QUANDO A ESPIRITUALIDADE DIALOGA COM AS NOVAS TECNOLOGIAS

Entrevista por Mamadou Gaye

Éuma das vozes mais importantes da cena artística brasileira. A sua espiritualidade foi de uma grande ajuda para enfrentar a crise. A casa dela, a família e as novas tecnologias foram os meios que ajudaram Mariene de Castro a manter um vínculo presente e forte com o público e lutar contra o sentimento de isolamento que atingiu todo mundo. A conversa com essa grande artista me deixou a sensação do que todas as suas experiências de vida tinham preparado essa filha de Iansã1 a enfrentar essa crise com serenidade

  1. IANSÃ, YANSÃ OU OYÁ : é o ORIXÁ dos fenômenos climáticos. Ela é a força dos ventos, o poder da natureza, e aquela que surge quando o céu se precipita em água e ventania. É a garra, a independência e a força feminina. JULIANA VIVEIROS TONIN – Tudo Sobre Iansã Ou Oyá, Orixá do Direcionamento.

🟢 Estamos em março de 2020 e as autoridades brasileiras mandaram fechar tudo, inclusive os espaços de show. Como foi para você esse momento?

Eu estava a uma semana, ou menos que isso, da estreia de “A Caso Casa“, em Salvador, São Paulo e Recife. Já tinha ingressos vendidos, tudo certo. Estávamos na semana dos últimos ajustes, ensaiando, quando veio a pandemia. Então para gente, foi uma surpresa, para o mundo, para o nosso mundo. Mas desde o primeiro momento… que eu vi tudo isso acontecer, claro que deu aquela sensação, poxa e gora ? Mas como eu tenho uma coisa comigo de que, nada na vida acontece sem a permissão de Deus, e se isso tinha que acontecer, tinha um propósito de acontecer. Eu procurei aceitar, dentro de mim e acreditar que era o que precisava acontecer, guardar as malas, guardar os figurinos. Voltar para dentro de casa, ficar recolhida e viver um dia de cada vez. No início foi esse sentimento que alimentei para não me desesperar, nem ficar com ansiedade. A gente não imaginava que chegaríamos quase um ano depois em plena pandemia. Eu tinha uma relação super restrita com as redes sociais, com a tecnologia e continuo aprendendo a lidar, então foi muito tudo de surpresa, com essa questão estrutural de carreira de ter alguns shows previstos, já tinha um projeto de festival nos Estados Unidos e tivemos de recomeçar a partir de casa. A sensação que eu tenho é que depois de mais de 20 anos de carreira preciso recomeçar

🟢 Você organizou vários encontros/conversas e shows ao vivo no Instagram. Como foi esse movimento, essa nova realidade para você ? Quais foram as dimensões positivas dessas restrições que te fizeram trabalhar de uma outra forma ?

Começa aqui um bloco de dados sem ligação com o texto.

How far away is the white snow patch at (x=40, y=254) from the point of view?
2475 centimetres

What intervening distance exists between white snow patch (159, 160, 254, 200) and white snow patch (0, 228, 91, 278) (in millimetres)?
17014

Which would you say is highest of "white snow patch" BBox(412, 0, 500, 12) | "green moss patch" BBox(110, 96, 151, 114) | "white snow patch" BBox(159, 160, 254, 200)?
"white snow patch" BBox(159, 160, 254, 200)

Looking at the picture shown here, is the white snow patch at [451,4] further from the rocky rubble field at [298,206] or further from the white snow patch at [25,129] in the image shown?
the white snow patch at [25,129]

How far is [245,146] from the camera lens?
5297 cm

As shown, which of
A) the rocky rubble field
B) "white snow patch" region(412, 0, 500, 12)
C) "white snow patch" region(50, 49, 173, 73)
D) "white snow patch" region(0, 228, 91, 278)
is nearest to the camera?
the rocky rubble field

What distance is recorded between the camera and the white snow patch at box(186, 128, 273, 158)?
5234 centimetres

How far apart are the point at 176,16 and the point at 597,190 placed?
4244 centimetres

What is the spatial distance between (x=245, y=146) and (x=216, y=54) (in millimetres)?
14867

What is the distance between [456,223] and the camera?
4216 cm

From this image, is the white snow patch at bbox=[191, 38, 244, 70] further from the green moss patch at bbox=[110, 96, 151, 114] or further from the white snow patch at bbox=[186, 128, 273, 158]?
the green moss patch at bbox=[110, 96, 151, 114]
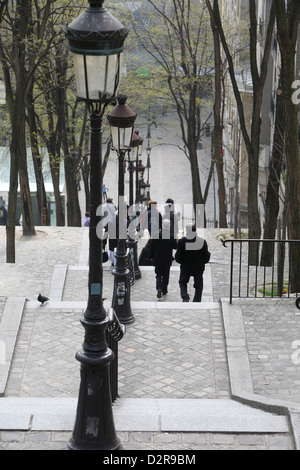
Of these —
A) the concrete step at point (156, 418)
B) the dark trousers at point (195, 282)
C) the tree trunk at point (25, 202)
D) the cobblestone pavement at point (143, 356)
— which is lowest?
the tree trunk at point (25, 202)

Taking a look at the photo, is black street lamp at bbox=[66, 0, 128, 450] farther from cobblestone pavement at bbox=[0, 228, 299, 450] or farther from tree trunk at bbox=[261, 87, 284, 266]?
tree trunk at bbox=[261, 87, 284, 266]

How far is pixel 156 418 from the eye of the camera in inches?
279

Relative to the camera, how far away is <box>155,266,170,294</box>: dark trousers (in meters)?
13.3

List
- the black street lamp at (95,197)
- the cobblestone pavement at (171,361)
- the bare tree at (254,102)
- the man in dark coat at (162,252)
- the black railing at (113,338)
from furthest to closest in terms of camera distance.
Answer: the bare tree at (254,102) < the man in dark coat at (162,252) < the black railing at (113,338) < the cobblestone pavement at (171,361) < the black street lamp at (95,197)

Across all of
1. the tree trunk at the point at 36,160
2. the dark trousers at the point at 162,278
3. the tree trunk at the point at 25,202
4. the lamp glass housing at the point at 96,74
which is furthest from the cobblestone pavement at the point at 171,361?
the tree trunk at the point at 36,160

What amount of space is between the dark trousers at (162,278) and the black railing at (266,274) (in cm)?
119

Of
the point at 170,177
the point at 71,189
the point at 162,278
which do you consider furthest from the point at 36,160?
the point at 170,177

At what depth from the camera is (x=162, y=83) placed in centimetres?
3228

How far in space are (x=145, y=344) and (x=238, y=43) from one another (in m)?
23.7

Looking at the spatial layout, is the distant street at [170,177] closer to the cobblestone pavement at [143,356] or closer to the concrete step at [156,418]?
the cobblestone pavement at [143,356]

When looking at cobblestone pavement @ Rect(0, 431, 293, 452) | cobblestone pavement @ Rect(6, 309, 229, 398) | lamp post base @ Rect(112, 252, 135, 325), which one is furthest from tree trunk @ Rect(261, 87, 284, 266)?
cobblestone pavement @ Rect(0, 431, 293, 452)

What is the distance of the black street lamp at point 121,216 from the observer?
36.0 ft
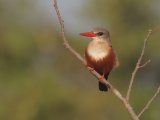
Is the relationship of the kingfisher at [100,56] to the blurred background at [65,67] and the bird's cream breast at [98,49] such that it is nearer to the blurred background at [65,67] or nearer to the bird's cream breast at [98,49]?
the bird's cream breast at [98,49]

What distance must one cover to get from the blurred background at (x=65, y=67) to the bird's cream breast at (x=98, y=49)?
1355cm

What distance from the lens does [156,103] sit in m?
24.8

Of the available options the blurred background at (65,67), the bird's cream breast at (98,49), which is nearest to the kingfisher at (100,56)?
the bird's cream breast at (98,49)

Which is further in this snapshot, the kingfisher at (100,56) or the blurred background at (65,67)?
the blurred background at (65,67)

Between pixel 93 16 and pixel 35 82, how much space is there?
4813 mm

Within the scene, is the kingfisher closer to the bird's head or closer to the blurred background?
the bird's head

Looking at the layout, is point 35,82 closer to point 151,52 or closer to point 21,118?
point 21,118

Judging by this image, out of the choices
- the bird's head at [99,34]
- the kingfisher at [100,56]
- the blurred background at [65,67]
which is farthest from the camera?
the blurred background at [65,67]

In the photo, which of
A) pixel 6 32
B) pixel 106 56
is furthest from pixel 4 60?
pixel 106 56

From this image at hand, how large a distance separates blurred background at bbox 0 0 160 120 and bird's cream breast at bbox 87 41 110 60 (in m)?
13.5

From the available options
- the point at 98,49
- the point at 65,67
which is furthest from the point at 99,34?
the point at 65,67

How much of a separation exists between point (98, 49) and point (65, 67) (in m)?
18.8

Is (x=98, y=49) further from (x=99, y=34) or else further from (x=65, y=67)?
(x=65, y=67)

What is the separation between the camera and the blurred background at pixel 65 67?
856 inches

Para mim a coisa mais positiva, foi ter um excelente músico a poucos passos de mim, que também estava em uma quarentena cuidadosa e criteriosa. Tanto eu quanto ele, tivemos sorte, de estarmos perto um do outro, em um momento como esse. Quando comecei a fazer os primeiros ensaios com ele, inicialmente era uma coisa bem despretensiosa. Começamos rezando a Ave Maria, conversava com pessoas no Instagram e então comecei a chamar de “Resenha da Maricota“, porque era uma coisa onde eu falava sobre espiritualidade, passei a convidar líderes religiosos para falar da intolerância religiosa. Essa intolerância que vivemos há tanto tempo, uma guerra religiosa. Iniciava as 18h cantando a Ave Maria de Dalva de Oliveira que eu escutava quando era criança, minha vó que me ensinou. “Ave Maria nos seus andores, roga por nós os pecadores…“ Para mim tem uma referência muito grande a Oxum2, a nossa senhora, a Maria, ao oceano, a Yara a energia de Oxum nessas Marias, por isso eu cantava a Ave maria às 18h. O Lula, meu amigo e vizinho, as vezes estava aqui em casa tocando, então ele falou que ouvindo meus discos, lembrou que eu falei que tinha muita vontade de gravar o DVD Colheita, começamos a tocar e ele começou a tirar minhas músicas. Nunca tínhamos tocado juntos, apesar de sermos amigos há muito tempo, não havia uma relação profissional entre nós.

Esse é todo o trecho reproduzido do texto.